The mistake was by EBS in not providing accurate information when asked by Kean’s firm how much was required to pay off the EBS loans related to two properties of Dolores Corcoran so as to release the EBS charge on those, Sharyn Coghlan said. The Kean firm complied with the relevant Law Society practice and the relevant undertaking, she said.
Ms Coghlan, a conveyancing solicitor in the firm who handled the loans redemption, said she and another solicitor in the firm advised Mr Kean on the redemption and none of them did anything wrong. Mr Kean has stood by her at all times, she added.
The firm forwarded loan redemption cheques in June 2008 to EBS in line with redemption figures sent to it by the Society, EBS provided receipts for the cheques and the relevant title deeds were then forwarded to Permanent TSB as part of a refinancing of Ms Corcoran’s loans, she said.
There was nothing in the redemption information sent by EBS to suggest cross-charges on the properties and nothing to raise any “red flag”.
It was only after the relevant loans were redeemed the firm received a letter from EBS whch related to a third property of Ms Corcoran’s and indicated there was an extension of the EBS security over the other two properties.
She was certain that particular letter from EBS, dated June 18th 2008, was received after the loans were redeemed and the cheques were sent to EBS as part of that redemption process, she said.
She was surprised to get that letter when there was no reference in the other EBS redemption letters to cross-charges.
She had made no mistake in this matter and it was EBS who made the mistake by not informing the firm earlier of cross-charges. It was also incorrect to suggest regard was not paid to the EBS letter or that letters were received and not read.
Mr Kean has no control over the title deeds, has not refused to return them and there was no breach of the relevant solicitor’s undertaking, provided in his capacity as principal of the firm, she said.

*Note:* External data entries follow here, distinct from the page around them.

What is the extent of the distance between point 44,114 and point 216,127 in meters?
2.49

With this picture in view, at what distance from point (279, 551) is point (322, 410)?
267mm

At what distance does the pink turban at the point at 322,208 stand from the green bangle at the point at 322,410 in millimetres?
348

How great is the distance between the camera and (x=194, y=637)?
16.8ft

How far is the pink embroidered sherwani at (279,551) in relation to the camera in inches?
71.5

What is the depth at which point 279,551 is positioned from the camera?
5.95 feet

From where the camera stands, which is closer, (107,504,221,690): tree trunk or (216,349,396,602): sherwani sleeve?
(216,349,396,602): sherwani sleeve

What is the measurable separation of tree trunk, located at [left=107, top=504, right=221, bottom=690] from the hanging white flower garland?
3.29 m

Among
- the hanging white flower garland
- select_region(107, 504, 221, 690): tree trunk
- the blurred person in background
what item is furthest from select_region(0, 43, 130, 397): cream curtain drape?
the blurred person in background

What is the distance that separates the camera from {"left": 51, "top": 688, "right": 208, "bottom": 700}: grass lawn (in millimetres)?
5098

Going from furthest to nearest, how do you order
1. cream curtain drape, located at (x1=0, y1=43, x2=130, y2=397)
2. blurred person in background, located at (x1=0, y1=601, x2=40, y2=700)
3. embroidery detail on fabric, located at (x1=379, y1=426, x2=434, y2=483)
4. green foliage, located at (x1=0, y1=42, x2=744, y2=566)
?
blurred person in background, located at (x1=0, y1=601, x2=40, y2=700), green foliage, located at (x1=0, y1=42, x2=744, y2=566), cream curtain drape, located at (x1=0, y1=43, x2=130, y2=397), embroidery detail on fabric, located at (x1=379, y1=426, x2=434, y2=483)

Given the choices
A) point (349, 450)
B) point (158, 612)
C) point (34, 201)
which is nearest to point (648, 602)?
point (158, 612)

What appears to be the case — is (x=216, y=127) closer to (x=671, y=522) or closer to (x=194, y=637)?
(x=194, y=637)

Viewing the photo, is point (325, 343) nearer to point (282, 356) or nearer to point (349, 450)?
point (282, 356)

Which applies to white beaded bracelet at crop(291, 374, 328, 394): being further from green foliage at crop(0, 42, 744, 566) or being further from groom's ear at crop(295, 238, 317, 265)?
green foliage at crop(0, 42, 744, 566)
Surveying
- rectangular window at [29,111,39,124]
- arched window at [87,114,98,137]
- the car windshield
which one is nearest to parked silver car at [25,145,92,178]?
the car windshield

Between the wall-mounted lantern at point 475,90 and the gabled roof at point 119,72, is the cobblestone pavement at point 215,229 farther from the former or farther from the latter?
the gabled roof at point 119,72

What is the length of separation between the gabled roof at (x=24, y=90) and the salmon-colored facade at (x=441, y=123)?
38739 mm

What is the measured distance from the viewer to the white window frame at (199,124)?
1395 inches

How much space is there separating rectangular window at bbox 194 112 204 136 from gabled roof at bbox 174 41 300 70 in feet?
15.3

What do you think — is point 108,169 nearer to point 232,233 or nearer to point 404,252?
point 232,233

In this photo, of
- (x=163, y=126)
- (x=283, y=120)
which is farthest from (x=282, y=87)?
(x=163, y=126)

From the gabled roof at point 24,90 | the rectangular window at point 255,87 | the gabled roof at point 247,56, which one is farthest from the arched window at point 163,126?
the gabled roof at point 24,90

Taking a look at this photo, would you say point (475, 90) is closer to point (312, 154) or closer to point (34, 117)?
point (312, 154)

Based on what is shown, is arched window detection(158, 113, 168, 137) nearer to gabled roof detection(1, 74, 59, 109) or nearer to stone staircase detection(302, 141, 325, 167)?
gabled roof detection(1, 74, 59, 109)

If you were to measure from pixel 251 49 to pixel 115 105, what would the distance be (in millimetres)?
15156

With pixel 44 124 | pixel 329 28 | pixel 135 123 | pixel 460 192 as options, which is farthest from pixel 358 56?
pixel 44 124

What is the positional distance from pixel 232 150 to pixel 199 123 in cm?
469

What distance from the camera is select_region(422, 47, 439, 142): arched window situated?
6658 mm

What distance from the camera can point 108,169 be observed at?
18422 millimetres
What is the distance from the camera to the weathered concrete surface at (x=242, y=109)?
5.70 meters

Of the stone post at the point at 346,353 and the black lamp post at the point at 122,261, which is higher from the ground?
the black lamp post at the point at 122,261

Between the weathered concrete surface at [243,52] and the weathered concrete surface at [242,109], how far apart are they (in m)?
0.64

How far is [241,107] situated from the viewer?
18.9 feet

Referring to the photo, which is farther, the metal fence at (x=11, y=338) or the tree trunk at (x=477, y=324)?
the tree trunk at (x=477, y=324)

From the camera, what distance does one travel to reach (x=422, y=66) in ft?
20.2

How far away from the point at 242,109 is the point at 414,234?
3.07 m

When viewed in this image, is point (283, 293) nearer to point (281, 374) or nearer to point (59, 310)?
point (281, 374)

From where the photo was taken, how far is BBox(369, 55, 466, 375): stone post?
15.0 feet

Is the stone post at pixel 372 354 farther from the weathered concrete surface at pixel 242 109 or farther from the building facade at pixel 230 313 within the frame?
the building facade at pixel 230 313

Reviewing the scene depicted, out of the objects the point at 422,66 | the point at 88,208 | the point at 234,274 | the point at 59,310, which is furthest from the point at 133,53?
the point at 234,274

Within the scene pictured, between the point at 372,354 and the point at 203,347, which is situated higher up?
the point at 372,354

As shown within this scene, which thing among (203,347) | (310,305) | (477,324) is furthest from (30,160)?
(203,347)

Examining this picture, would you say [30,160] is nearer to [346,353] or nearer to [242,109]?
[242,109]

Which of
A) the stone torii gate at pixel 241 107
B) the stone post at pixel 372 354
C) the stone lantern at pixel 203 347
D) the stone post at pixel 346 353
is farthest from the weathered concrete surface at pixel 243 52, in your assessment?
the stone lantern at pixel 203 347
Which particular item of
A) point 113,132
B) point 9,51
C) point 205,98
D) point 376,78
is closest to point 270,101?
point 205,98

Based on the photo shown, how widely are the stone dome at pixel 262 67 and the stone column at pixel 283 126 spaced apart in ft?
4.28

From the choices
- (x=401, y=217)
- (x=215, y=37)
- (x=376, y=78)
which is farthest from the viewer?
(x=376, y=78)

The loans were redeemed on foot of information provided by EBS and that complied with the accountable trust undertaking, she said. The firm had been authorised by Ms Corcoran to seek return of the title deeds from EBS as part of the refinancing of her loans.
Call in charges
Ms Corcoran initially sought to refinance the loans related to three properties but loan packs were recieved relating to two of those, she said.
There was no basis for any suggestion by the EBS it is potentially out by €600,000 and it had produced no evidence of any loss, Ms Coghlan also told Richard Kean SC, for Gerald Kean. EBS could still call in charges and guarantees related to those properties, she added.
Ms Coghlan said she had engaged with EBS and Ms Corcoran about the matter and agreed Ms Corcoran told the firm in 2012 she could not rectify the situation and it was a matter for the firm.
She was giving evidence in EBS’s continuing action against Mr Kean alleging he has not adhered to a signed undertaking to return to EBS title documents of two residential properties owned by Ms Corcoran at Portnahully, Carrigeen, and at Hunter’s Way, Williamstown.
The court has heard Ms Corcoran refinanced three of her four EBS loans. EBS claims some €600,000 is outstanding to it under those loans and its security includes a first legal charge over the two properties.
The case continues before Mr Justice Michael Twomey.